▸ **Tasks to carry out**:
[a] Duplicate the part of the red car owners message below, starting at "1 - we are getting" and ending at "system infered this...".
[b] Using the red car owners message below, answer these questions:
(i) On what date was the message sent?
(ii) What name is given to Ian's car in the example?
(iii) Who sent the message?

Re: on behalf of sandro (fwd)

From: Deborah McGuinness (dlm@ksl.stanford.edu)
Date: 10/25/01


a couple of comments at the top for simplicity:

1 - we are getting into the area of explanation along with queries.  We should
distinguish the questions:
- is ian a red car owner  (yes/no)
-why is ian a red car owner (might be answered with an example - ian's car
"mySaab" has color red;
might be answered with Ian has at least one car and all of ian's cars are
required to have color red.  (the system however does not know ian's specific
car though);  and there could be other ways that the system infered this...
-who are the red car owners  (answers with individuals - possibly only named
individuals;  possibly named individuals and some indication if one can deduce
there are others but they are unnamed.  I strongly say we can not just answer
with named individuals without something indicating we can deduce more when we
can.)

▸ **Supplied information**:
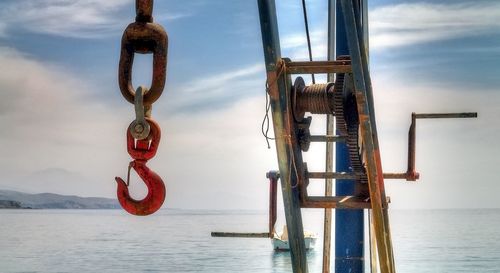 Close-up of clothes hanging by sea against sky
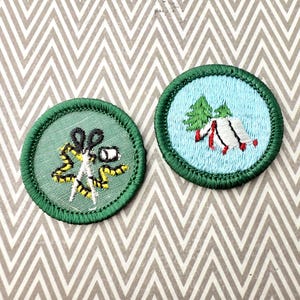May include: Two round embroidered patches with green borders. One features scissors, a measuring tape, and a spool of thread on a green background. The other shows a tent and trees on a light blue background. Both are on a patterned surface.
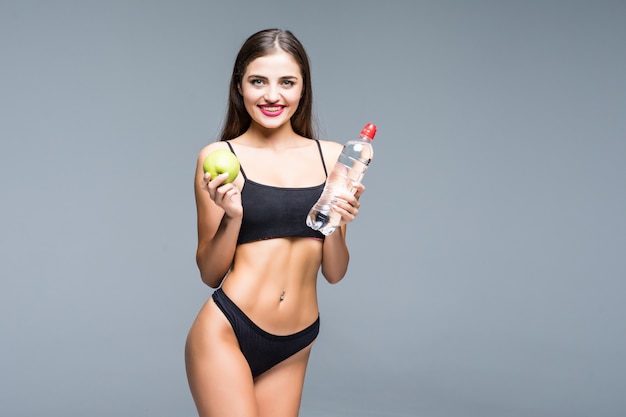 Garota esportiva na cueca segurando a garrafa de água com maçã verde e mostrando os músculos isolados no branco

▸ **Solutions by task**:
[a]
1 - we are getting into the area of explanation along with queries.  We should
distinguish the questions:
- is ian a red car owner  (yes/no)
-why is ian a red car owner (might be answered with an example - ian's car
"mySaab" has color red;
might be answered with Ian has at least one car and all of ian's cars are
required to have color red.  (the system however does not know ian's specific
car though);  and there could be other ways that the system infered this...

[b]
(i) 10/25/01
(ii) "mySaab"
(iii) Deborah McGuinness